Updated 10 Jun, 2024 09:06am

Approaching budget

THE constitution of the National Economic Council to review and approve the macroeconomic budgetary framework, as well as proposed federal and provincial development spending plans for 2024-25, gives hope that the announcement of next year’s budget will not be delayed beyond June 12.

Considering that the Annual Plan Coordination Committee had firmed up its macro targets for FY25 at the beginning of this month, the delay in the announcement has been surprising, if not perplexing.

Apparently, it was done to facilitate Prime Minister Shehbaz Sharif undertake his China visit, which had many guessing about its purpose just ahead of the budget presentation. Rumour has it that the visit was undertaken in connection with IMF-dictated budget targets and programme goals concerning Chinese debt and power purchase agreements with Chinese companies.

That the government is making its budget in exceptionally challenging conditions is an understatement. The present macroeconomic environment is probably the most demanding any government has faced in years — despite the newfound economic stability under the IMF’s short-term SBA facility. Macroeconomic conditions remain vulnerable to the slightest shock.

Politically, too, the situation is tough. On the one hand, a court decision has, at least for now, deprived the fledgling government of an absolute majority in parliament. On the other, it must find a balance between stringent IMF demands and the public’s expectations of relief. Caught between a rock and a hard place, the finance managers have repeatedly reassured the people that the burden of ‘adjustments’ to be made in the budget under an agreement with the IMF would fall on the affluent.

Yet few have faith in those commitments, given the stern IMF conditions that would require drastic direct and indirect taxation and withdrawal of subsidies in the next budget, and a significant increase in energy prices at the beginning of FY25 to qualify for a new bailout.

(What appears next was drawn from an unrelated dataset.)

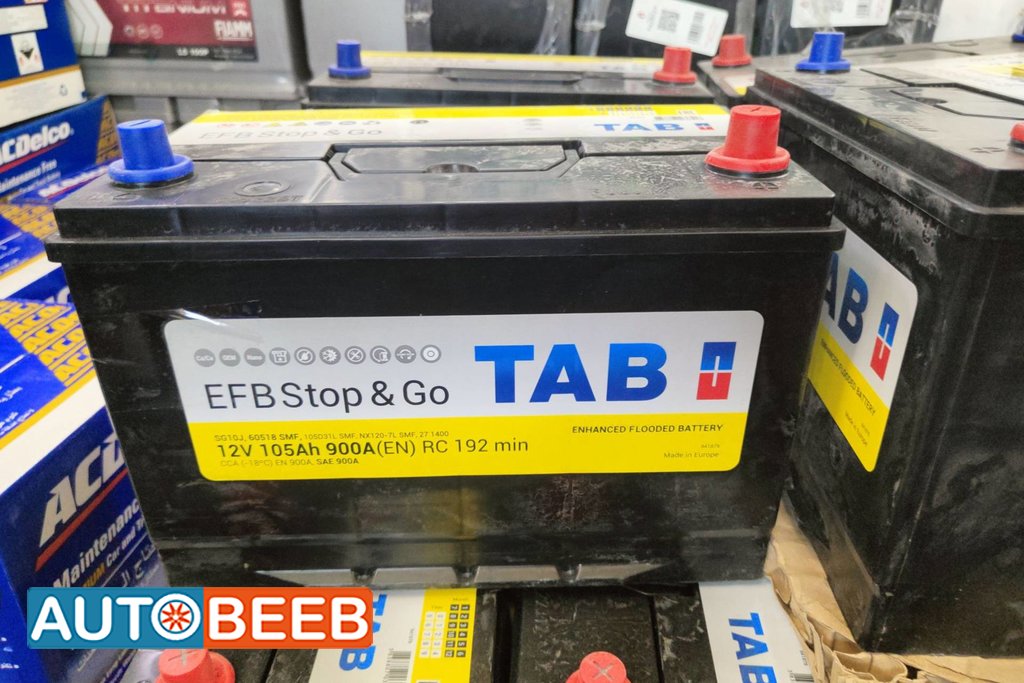 بطاريه تاب 105 امبير 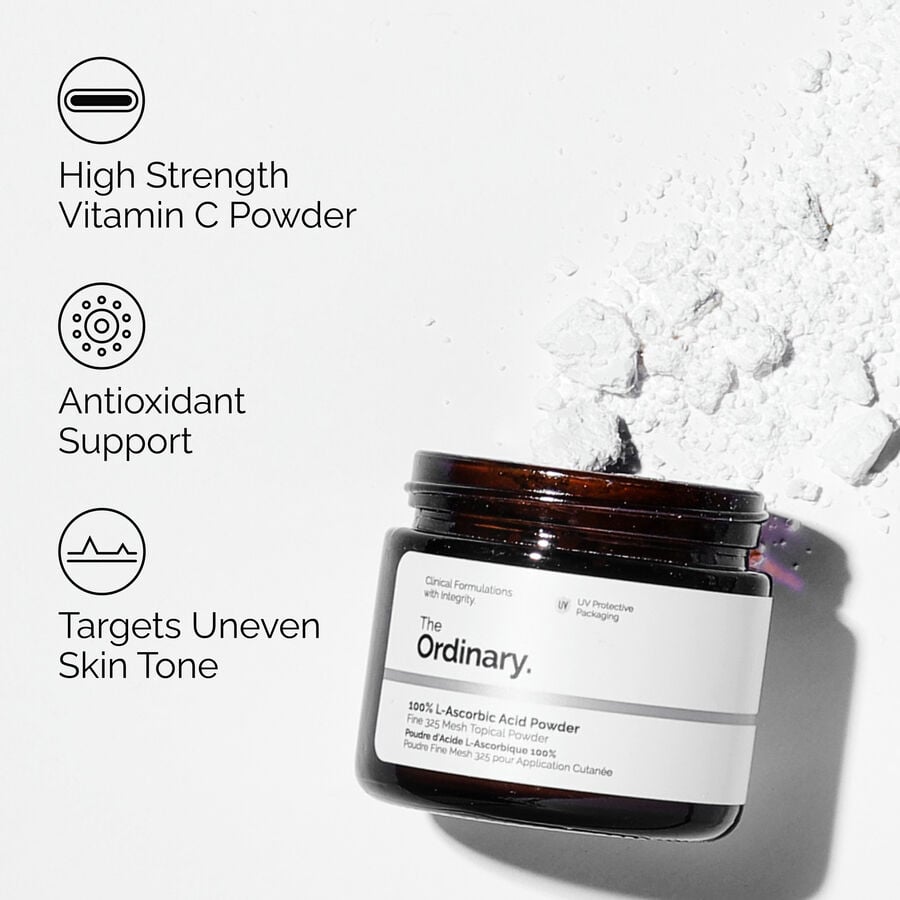 The Ordinary Vitamin C Powder - L-Ascorbic Acid | Item Details　ON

In this context, the government’s budget priorities are clear: economic stabilisation by containing the current account deficit in the balance-of-payments, and reduction in the budget deficit and borrowing requirements through primary budget surplus. Stabilisation is crucial for Pakistan to make its external debt payments on time, bring up its dwindling foreign exchange reserves to a safe level, and achieve debt sustainability by narrowing the gap between its income and spending by mobilising additional tax revenue and cutting public expenditure.

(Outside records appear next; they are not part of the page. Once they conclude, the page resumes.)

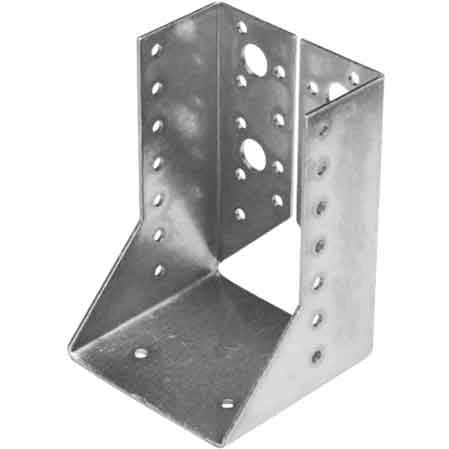 SUPPORTO PER TRAVI TIPO CHIUSO  120x160 mm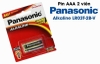 Pin Panasonic Alkaline AAA 1.5V (Hộp 24 Viên) LR03T/2B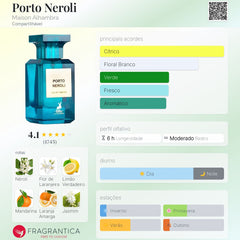 Porto Neroli Maison Al Hambra EDP 80ml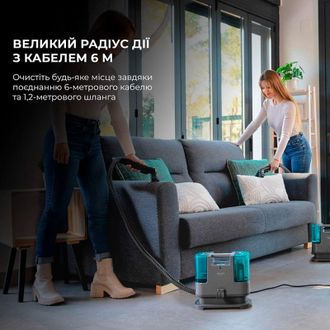 Мийний пилосос для чищення тканини CECOTEC Conga PopStar 3000 CarpetClean (CCTC-05082) - фото 5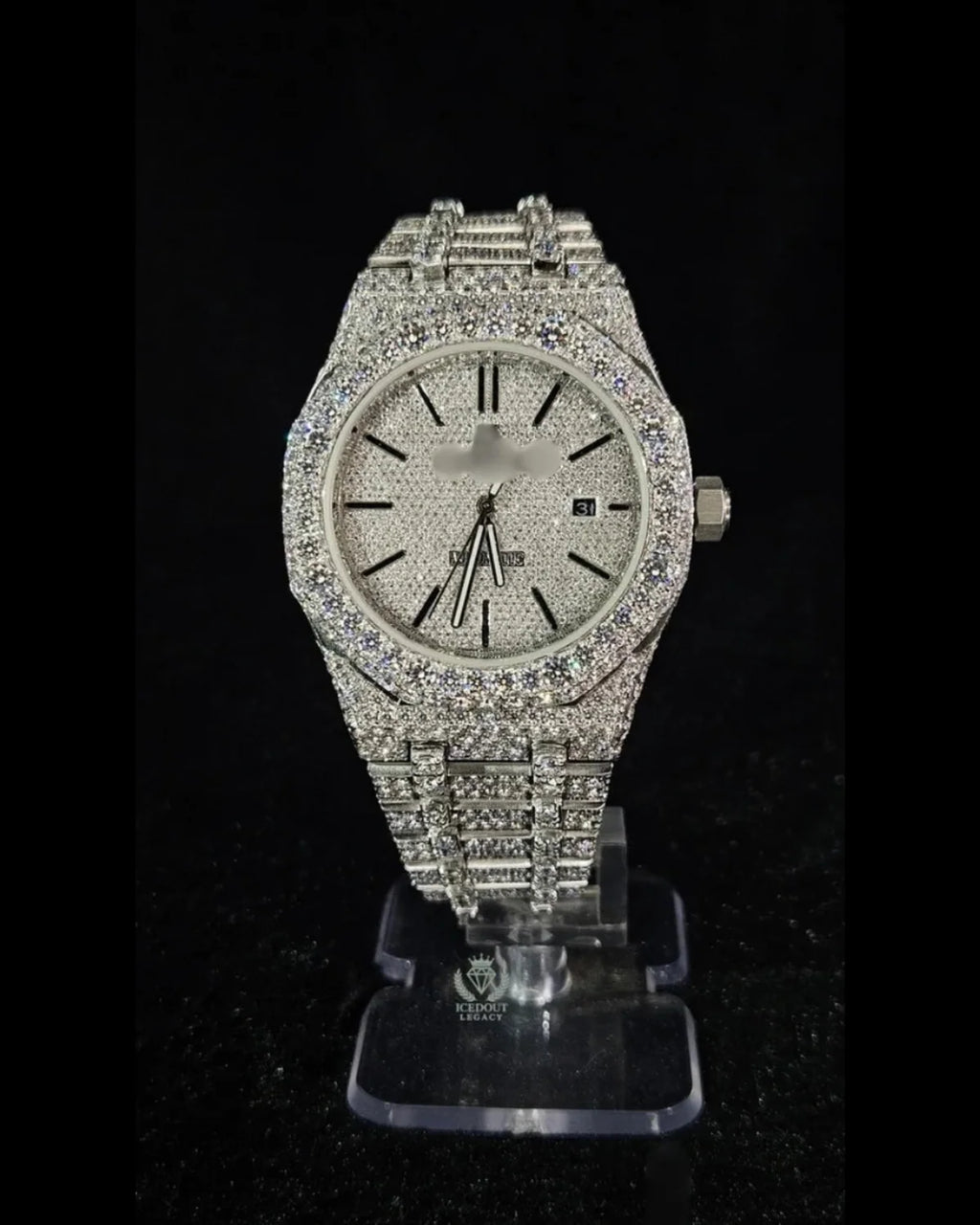 Moissanite Watch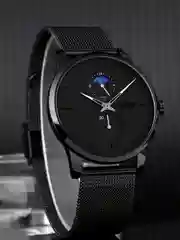 Белый часы наручные мужские Skmei 9208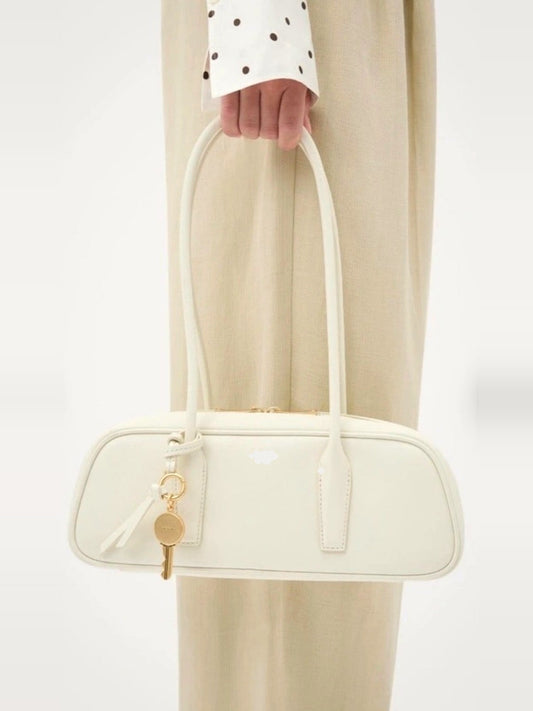 OROTON Louis Shoulder Bag in Clotted Cream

It goes without saying that these goals require extensive policy reforms. Both the prime minister and finance minister have time and again expressed their commitment to carrying out the required structural reforms under the new IMF programme. The budget for the next year will be their first test. Many are sceptical of them translating their words into well-defined actions in the budget. Will they prove their doubters wrong?